### Required work
A. List every year that the Elisabeth Sanxay Holding piece mentions, in the order it gives them.
B. Carry the Elisabeth Sanxay Holding piece forward from its final sentence.

### Provided text
Fantastic fiction by Elisabeth Sanxay Holding (Miss Kelly and 3 F&SF stories)
I discovered the great mid-century noir writer Elisabeth Sanxay Holding several years ago when I ran across a copy of her Ace Double The Blank Wall/The Girl Who Had to Die in a Kansas City antique mall. I had never heard of her, but I soon learned that she had a major reputation as a writer of noir fiction -- though, like many noir writers, especially women, that reputation had been dimmed for many years before something of a revival in the past couple of decades. Here's what I wrote back then about her:
She was born in 1889, died in 1955. She began her writing career as a romance novelist, but switched to mysteries during the depression. Her novels sold fairly well, and she was well-praised. She wrote at least one YA fantasy, Miss Kelly, which Anthony Boucher praised in the pages of F&SF. But she did seem to be mostly forgotten after her death.
That said, The Blank Wall, generally considered her best novel, had already been filmed in 1949 as The Reckless Moment (starring Joan Bennett and James Mason). It was filmed again in 2001 as The Deep End, starring Tilda Swinton. (This was pretty much Swinton's "breakout" film, "breakout" here being relative to Swinton's career -- that is, she didn't become a major movie star, she just moved from a well-respected indie actress to an even more respected Hollywood actress, who would contend for Academy Awards (and, indeed, eventually win one).) More recently, a number of Holding's books have been reprinted by Persephone Press and by Stark House (the latter, neatly, are double editions). The Blank Wall was even featured in a Guardian list, in 2011, of the "Ten Best Neglected Literary Classics". She has been called "The Godmother of Noir". So she's not forgotten, and indeed I think her reputation is slowly increasing at last.

### Records

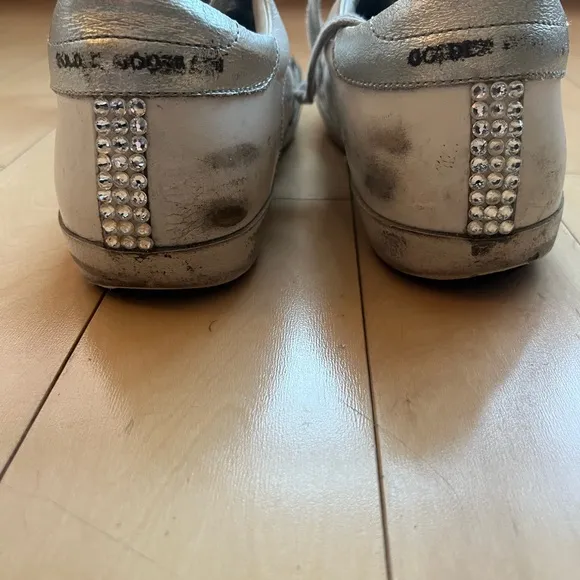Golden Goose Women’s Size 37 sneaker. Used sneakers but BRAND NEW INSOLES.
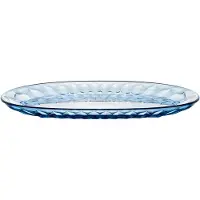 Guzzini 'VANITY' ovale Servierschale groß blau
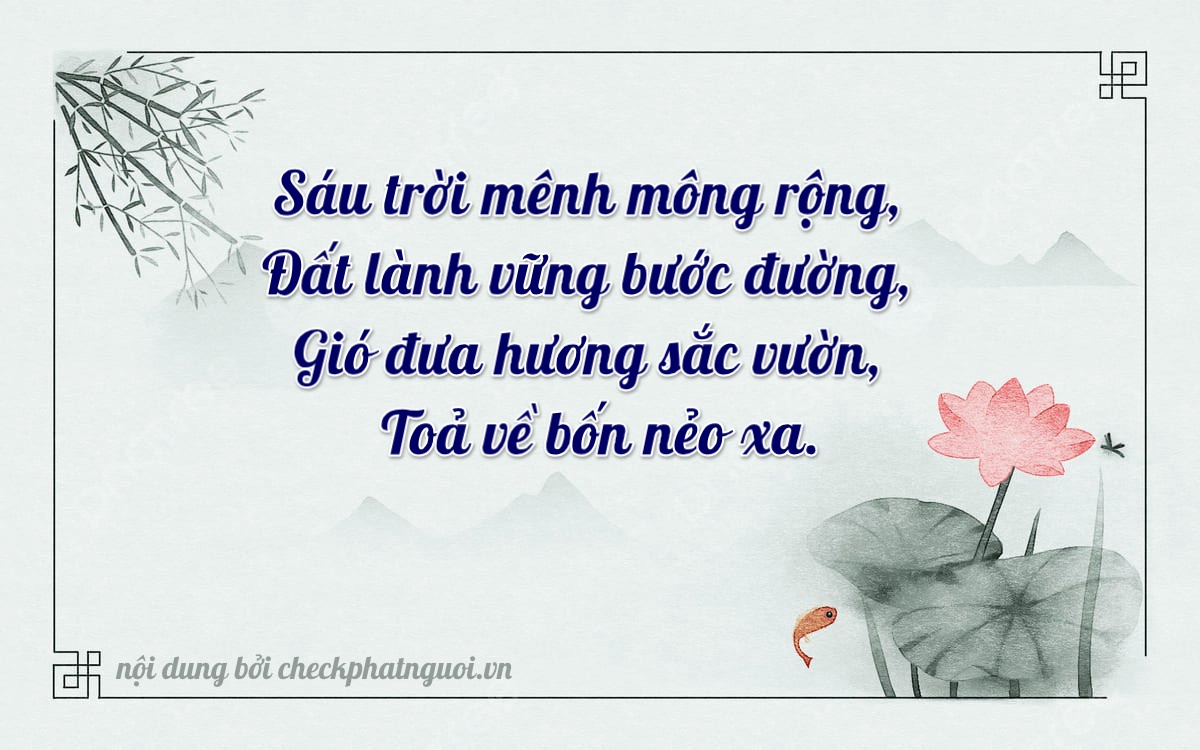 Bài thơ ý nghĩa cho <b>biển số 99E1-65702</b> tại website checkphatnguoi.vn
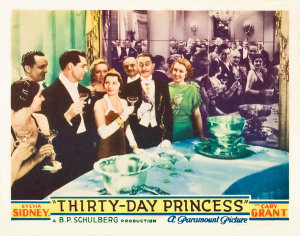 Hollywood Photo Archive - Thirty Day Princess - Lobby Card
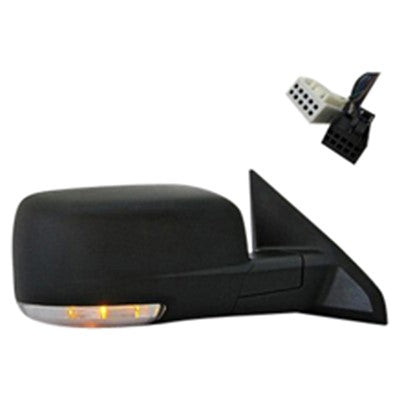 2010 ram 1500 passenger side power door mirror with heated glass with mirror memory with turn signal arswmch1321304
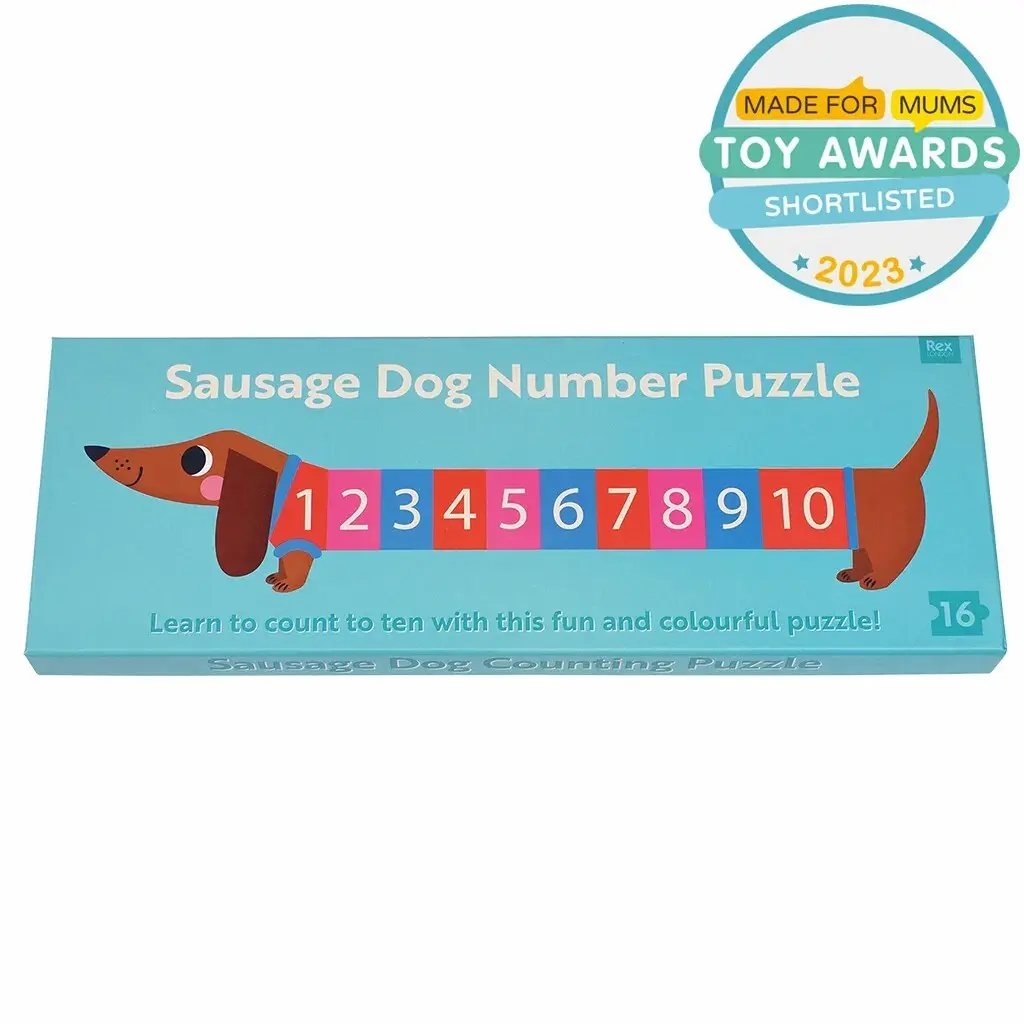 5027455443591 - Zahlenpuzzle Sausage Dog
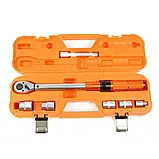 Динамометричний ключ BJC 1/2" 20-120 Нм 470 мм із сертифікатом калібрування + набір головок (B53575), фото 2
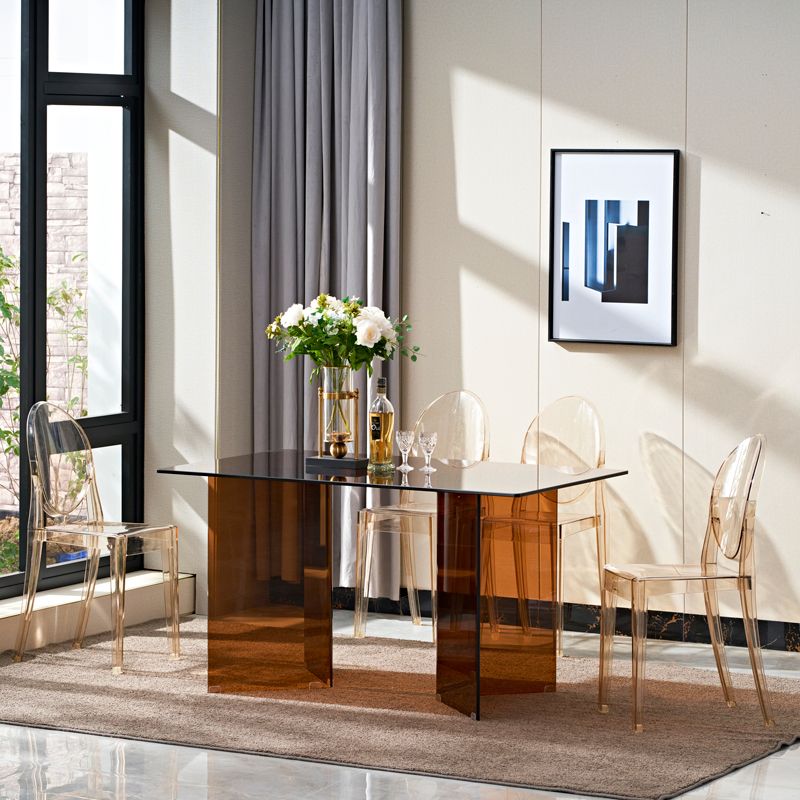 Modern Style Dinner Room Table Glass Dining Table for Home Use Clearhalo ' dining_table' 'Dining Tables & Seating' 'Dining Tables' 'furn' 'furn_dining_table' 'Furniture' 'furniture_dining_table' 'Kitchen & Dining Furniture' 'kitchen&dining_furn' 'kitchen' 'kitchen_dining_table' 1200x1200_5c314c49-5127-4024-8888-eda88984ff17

### Responses by task
A. 1889, 1955, 1949, 2001, 2011

B.
The Blank Wall, in particular, is first rate. But naturally I was intrigued by her fantastical stories, so I found copies of her one fantasy book, Miss Kelly, which is actually a middle grade book; and of the three issues of F&SF which feature stories by her. I suspect she was "recruited" to contribute to F&SF by editor Anthony Boucher, who was also, of course, a writer of crime fiction and a very prominent reviewer of crime fiction. I wonder how much additional fantastical work she might have done had she not died somewhat young in 1955. Here are some short reviews of those stories, plus one additional story cited in the ISFDB, even though it is not fantasy.
Miss Kelly
Miss Kelly is a a middle grade book, published in 1947 by William Morrow. It is illustrated by Margaret S. Johnson. It runs about 19,000 words.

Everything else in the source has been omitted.